LLMs are stateless. To preserve state of longer multi-turn conversations, the conversation history is passed in subsequent prompts. Scenarios like summarizing book chapters or generating source code often require long context windows too.

The paper Efficient Fine-tuning of Long-Context Large Language Models describes an innovative technique to fine-tune LLMs with long context windows.

Results

Via LongLoRA the fine-tuning efficiency is increased a lot. The diagram shows that perplexity (quality/performance) is almost identical to classic fine-tuning. At the same time training hours and GPU memory go down significantly.

image

The provided sample models are based on LLaMA and have up to 100k tokens context windows.

Concepts

The core idea behind LongLoRA is Shift Short Attention (S2 Attention). Rather than passing the complete input, the content is split in smaller parts. The trick is not only to split the content, but to have overlaps. This is necessary to avoid loosing context.

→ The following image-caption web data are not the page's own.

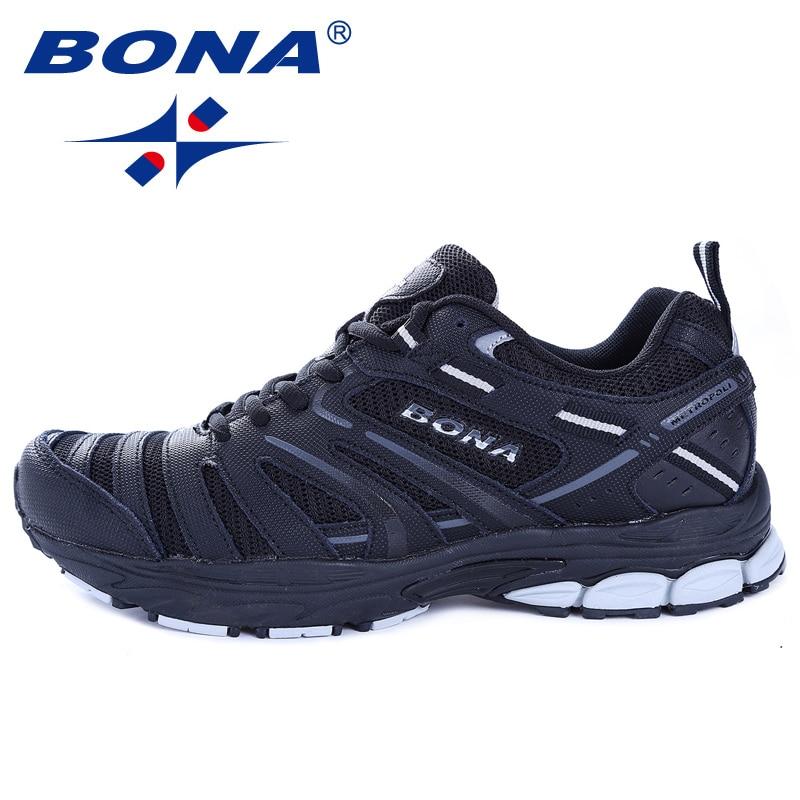 BONA nouveauté Hot Style hommes chaussures de course en plein air marche Trekking chaussures de sport confortables léger livraison gratuite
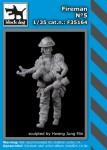 1-35-Fireman-No-5-2-fig-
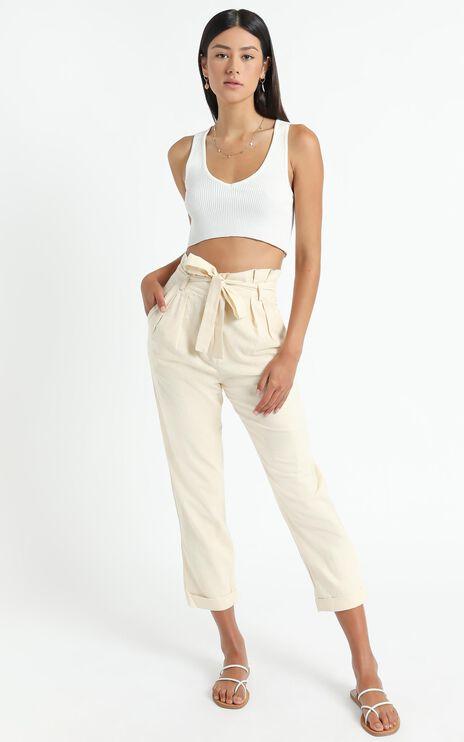 Not Your Business Pants In Beige Linen Look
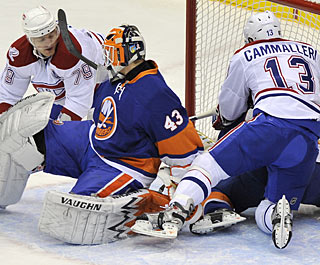 After missing two months with an injury, Andrei Markov (79) scores the first of his two goals. (AP)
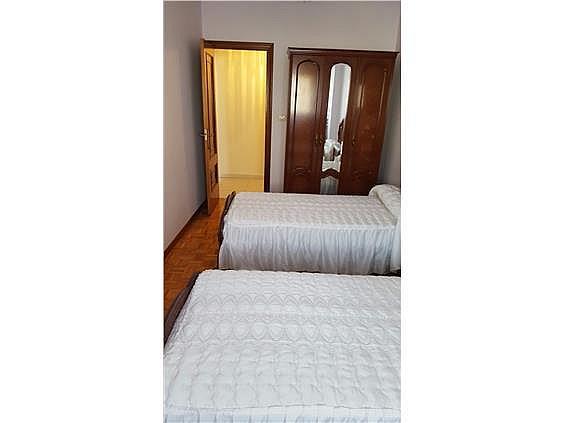 Piso en alquiler en Ourense - 326172350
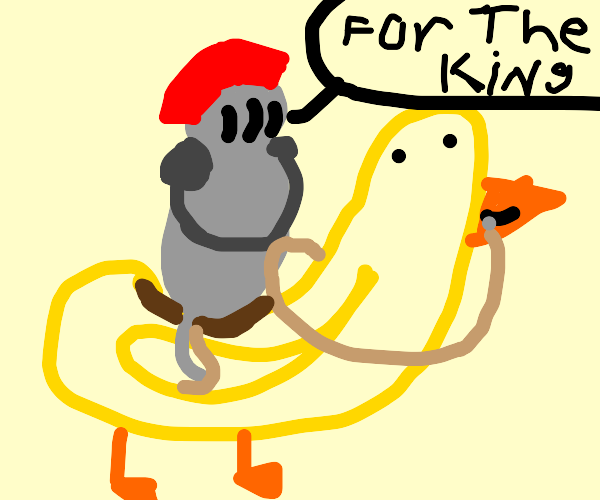 Knight Riding Duck to Victory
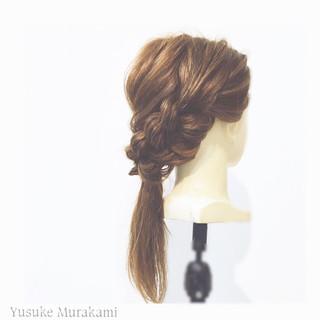 大人かわいい ロング ショート ハーフアップ ヘアスタイルや髪型の写真・画像 ヘアスタイルや髪型の写真・画像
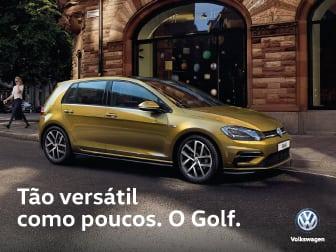 O novo e renovado VW Golf já chegou á Caetano Drive.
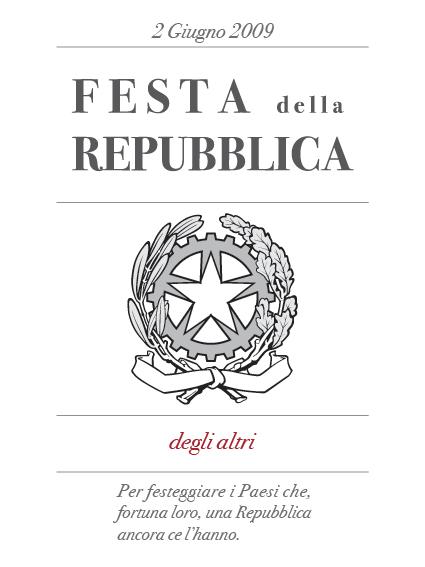 |Repubblica|
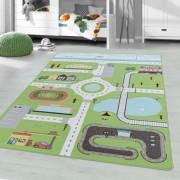 Eco master Home Brown/Cikksz:111050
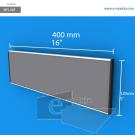 WFL26p - 40 cm de ancho x 12 cm de alto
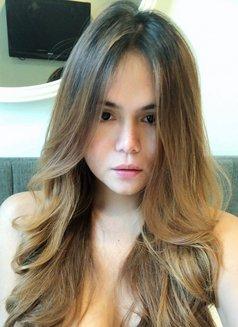 ??PURE FILIPINA TS MIYAKA ?? - Transsexual escort in Manila Photo 7 of 30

Let’s say you want to train a model with an 8k context window. Input could be split in multiple parts with maximal lengths of 2k tokens as used for classic fine-tuning:

  • 1, 2, …, 2047, 2048
  • 2049, 2050, …, 4095, 4096
  • 4097, 4098, …, 6143, 6144
  • 6145, 6146, …, 8191, 8192

The approach above does not work since the relations between the different parts of the documents get lost which is why overlaps are utilized by LongLoRA.

  • 1, …, 2048
  • 1025, …, 3072
  • 2049, …, 4096
  • 3073, …, 5120
  • 4097, …, 6144
  • 5121, …, 7168
  • 6145, …, 8192
  • 7169, …, 8192, 1, …, 1024

In addition to S2 Attention, LongLoRA also leverages the same concepts of classic LoRA where most of the model weights are frozen and only a small subset of parameters is trained. As displayed in the diagram at the top of this post, the embedding and normalization layers are trainable as well.